### Documento de origem
===============
A palestrante em questão era a lutadora Carmen Carolina, de 45 anos, faixa-preta (3º Dã), conhecida por ser a primeira atleta olímpica de Taekwondo do ano de 2000, em Sydney, na Austrália. Naquele dia, segundo relembra Carneiro, a lutadora olímpica disse que daria aulas do esporte toda quarta-feira no colégio. Mas isso ainda não seria suficiente para o atual praticante atleta se interessar pelo esporte.
“Eu acabei não indo, porque não tinha tanto interesse ainda. Mas um amigo meu falou para mim que era muito legal e demonstrou alguns movimentos para mim. A curiosidade aumentou mais. Fui fazer e acabei gostando”, revela.
Desde então, o jovem Matheus treina, arduamente e em alto rendimento, na Academia de Taekwondo Pro Team, localizada no Grupo Ginástico, e já soma 5 anos do esporte. E quem até então parecia ser-lhe somente uma palestrante, dando aulas de quarta-feira no colégio, Carmen Carolina se tornou sua técnica, junto do treinador Nicholas Pigozzi, de 35 anos, faixa-preta (4º Dã), que supervisionam o treinamento do atleta na academia.
A ARTE DOS PÉS E DAS MÃOS EM COMBATE
O Taekwondo é uma arte marcial coreana. Em três palavras, o atual esporte se traduz em: Tae (pé), kwon (mão) e Do (espírito ou caminho). Segundo o portal do governo, Rede do Esporte, o termo empregado significa “a arte de usar os pés e as mãos na luta”. Curto no nome e na frase. Entretanto, uma história milenar que envolve desenvolvimento e aperfeiçoamento ao longo de todos esses anos.
Enquanto luta, as técnicas de combate envolvem uso de socos e chutes. Enquanto esporte olímpico, os golpes aplicados têm regras que envolvem altura limítrofe dos chutes, área legal para os socos, além de uma arena de 10m², pontuação e categorias de peso tanto para masculino, quanto para feminino.
===============
### Material da tarefa
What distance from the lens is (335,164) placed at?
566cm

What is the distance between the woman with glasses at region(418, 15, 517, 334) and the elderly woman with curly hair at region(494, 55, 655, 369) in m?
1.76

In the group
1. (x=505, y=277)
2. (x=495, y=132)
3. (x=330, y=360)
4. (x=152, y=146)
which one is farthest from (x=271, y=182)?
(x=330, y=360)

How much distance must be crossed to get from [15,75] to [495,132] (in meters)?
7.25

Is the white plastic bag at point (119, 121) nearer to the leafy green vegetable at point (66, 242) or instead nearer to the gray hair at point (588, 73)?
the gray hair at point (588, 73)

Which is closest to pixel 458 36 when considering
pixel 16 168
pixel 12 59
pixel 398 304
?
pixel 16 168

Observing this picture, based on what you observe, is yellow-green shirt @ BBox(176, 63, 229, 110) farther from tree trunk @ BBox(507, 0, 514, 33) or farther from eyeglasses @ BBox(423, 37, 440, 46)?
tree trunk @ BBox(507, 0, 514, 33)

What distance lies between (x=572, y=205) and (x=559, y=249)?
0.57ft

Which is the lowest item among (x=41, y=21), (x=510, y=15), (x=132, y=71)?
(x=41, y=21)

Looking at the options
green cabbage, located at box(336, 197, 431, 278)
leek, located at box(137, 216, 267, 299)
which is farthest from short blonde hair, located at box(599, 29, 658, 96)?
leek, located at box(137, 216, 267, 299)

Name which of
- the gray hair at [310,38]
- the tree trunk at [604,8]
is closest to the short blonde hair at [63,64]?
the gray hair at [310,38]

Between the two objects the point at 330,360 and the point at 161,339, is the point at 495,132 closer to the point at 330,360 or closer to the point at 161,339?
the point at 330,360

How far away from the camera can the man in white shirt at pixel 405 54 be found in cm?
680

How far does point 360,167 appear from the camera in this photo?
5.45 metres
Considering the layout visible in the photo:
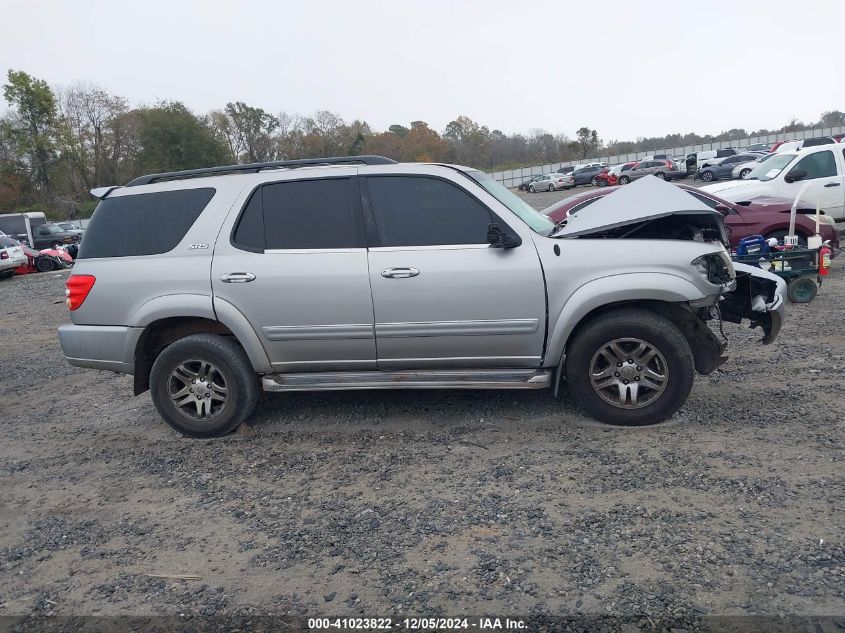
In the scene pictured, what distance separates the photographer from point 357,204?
4848mm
===============
### Tarefas propostas
**A.** No texto sobre taekwondo, reescreva em forma de lista, sem perder os fatos principais, o parágrafo iniciado por "Enquanto luta, as técnicas de combate".
**B.** Transcreva dos registros, sem nenhuma alteração, o trecho que vai da linha que contém "Name which of" até a linha que contém "5.45 metres", com as duas incluídas.
Os registros não têm relação com o texto sobre taekwondo.

### Respostas por tarefa
**A.**
- Como luta: técnicas de combate com socos e chutes.
- Como esporte olímpico: regras para a altura limite dos chutes e para a área válida dos socos.
- Arena de 10 m².
- Pontuação.
- Categorias de peso masculinas e femininas.

**B.**
Name which of
- the gray hair at [310,38]
- the tree trunk at [604,8]
is closest to the short blonde hair at [63,64]?
the gray hair at [310,38]

Between the two objects the point at 330,360 and the point at 161,339, is the point at 495,132 closer to the point at 330,360 or closer to the point at 161,339?
the point at 330,360

How far away from the camera can the man in white shirt at pixel 405 54 be found in cm?
680

How far does point 360,167 appear from the camera in this photo?
5.45 metres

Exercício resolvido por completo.